Mit großer Mehrheit hat das Europäische Parlament am Freitag seinen Vorschlag für die Gemeinsame Agrarpolitik der nächsten Jahre angenommen. Der Vorschlag weicht deutlich von dem Papier ab, dass der Ministerrat in der Nacht zum Mittwoch beschlossen hat. Insbesondere beim Thema Kappung und beim Thema Umweltschutz setzen die Abgeordneten andere Akzente. „Wir haben beschlossen, dass, wie von der Europäischen Kommission vorgeschlagen, jeder Mitgliedstaat verbindlich ab 60.000 Euro pro Betrieb die Zahlungen für die Betriebe reduzieren muss und ab 100.000 Euro eine Kappung stattfindet. Von dieser Größenordnung darf man nur abweichen, wenn besondere Bedingungen gelten, wenn z.B. kleinere Betriebe sich zu Großen zusammenschließen und entsprechend viele Arbeitsplätze auf dem Betrieb angesiedelt sind oder, wenn man besonders umweltfreundlich wirtschaftet. Ein einzelner Landbesitzer darf aber, auch wenn er verschiedene Betriebe hat, niemals mehr als 500.000 Euro erhalten. Damit wollen wir vor allen Dingen Auswüchse wie die des tschechischen Ministerpräsidenten Babiš verhindern. Von der Kappung kann man nur abweichen, wenn man mindestens 12% des Geldes an kleinere Betriebe verteilt (Anreicherung der ersten Hektar). Dies würde für die kleineren Betriebe eine noch stärkere Unterstützung bedeuten, als wenn der Günther Oettinger-Vorschlag von den Mitgliedstaaten umgesetzt wird. Ich halte diese Beschlüsse für sehr wichtig und bitte Bundeslandwirtschaftsministerin Julia Klöckner, sich in den anstehenden Verhandlungen mit dem Europäischen Parlament in dieser Hinsicht kompromissbereit zu zeigen. Große Betriebe brauchen die Unterstützung weniger und es ist ein Wert an sich, wenn der Landwirt auf seinem Hof wohnt und nicht irgendein Investor die Gelder erhält. Durch die dörfliche Struktur und den Dialog mit den Nachbarn, sind bäuerliche Landwirte, die vor Ort arbeiten, auch automatisch stärker an Umwelt- und Tierschutz interessiert“, so Liese.

Peter Liese:
Kompromiss des Europäischen Parlaments ist gut für Umwelt und Landwirtschaft / Deutlich ambitionierter als Ergebnis des Agrarrates / Kritik von Grünen und Umweltverbänden überzogen

„Die Kompromissanträge der drei größten Fraktionen im Europäischen Parlament zur Reform der Gemeinsamen Agrarpolitik, die am Dienstagabend mehrheitlich angenommen wurden, sind gut für Umwelt und Landwirtschaft. Wir unterstützen die Bauern dabei, umweltfreundlicher zu produzieren. Ein großer Teil der Flächenprämie, nämlich 30 Prozent, werden nicht mehr nur an die bisher bestehenden Umwelt- und Tierschutzauflagen gekoppelt, sondern nur dann ausgezahlt, wenn die Landwirte sich bereit erklären, zusätzliche Anstrengungen für den Umwelt-, Natur- und Klimaschutz zu leisten. Das heißt übersetzt, Landwirte, die viel für den Umweltschutz tun, bekommen in Zukunft mehr Geld, Landwirte, die über die gesetzlichen und bisher geltenden Auflagen nicht hinaus gehen wollen, müssen sich auf deutliche Kürzungen einstellen.

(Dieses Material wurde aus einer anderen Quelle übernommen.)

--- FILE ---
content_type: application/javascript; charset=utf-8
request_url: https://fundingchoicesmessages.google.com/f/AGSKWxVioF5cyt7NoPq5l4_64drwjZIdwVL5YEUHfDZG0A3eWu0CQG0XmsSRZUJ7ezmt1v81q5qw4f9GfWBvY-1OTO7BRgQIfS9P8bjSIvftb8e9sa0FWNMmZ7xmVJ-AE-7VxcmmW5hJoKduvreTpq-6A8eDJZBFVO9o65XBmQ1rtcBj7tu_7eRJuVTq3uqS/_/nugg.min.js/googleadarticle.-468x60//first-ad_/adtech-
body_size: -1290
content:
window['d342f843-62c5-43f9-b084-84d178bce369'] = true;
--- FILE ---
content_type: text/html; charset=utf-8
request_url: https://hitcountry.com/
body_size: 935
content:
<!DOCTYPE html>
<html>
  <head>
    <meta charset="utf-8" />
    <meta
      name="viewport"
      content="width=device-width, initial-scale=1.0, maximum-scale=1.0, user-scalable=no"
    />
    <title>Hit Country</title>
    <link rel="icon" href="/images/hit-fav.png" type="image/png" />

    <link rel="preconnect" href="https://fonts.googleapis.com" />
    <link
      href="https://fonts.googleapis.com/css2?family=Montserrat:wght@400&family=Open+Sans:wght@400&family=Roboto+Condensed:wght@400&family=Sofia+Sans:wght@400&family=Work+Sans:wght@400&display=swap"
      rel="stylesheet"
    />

Das Europäische Parlament liegt mit seinem Ansatz, 30 Prozent für solche Ökoschemes festzuschreiben, deutlich über dem Ansatz des Ministerrates. Das liegt aber nicht an der deutschen Bundesregierung. Julia Klöckner hat sich sehr bemüht, einen guten Kompromiss zu finden, sie musste aber mit Widerstand aus vielen Ländern kämpfen, denen jegliches Umweltambitionsniveau zu hoch war.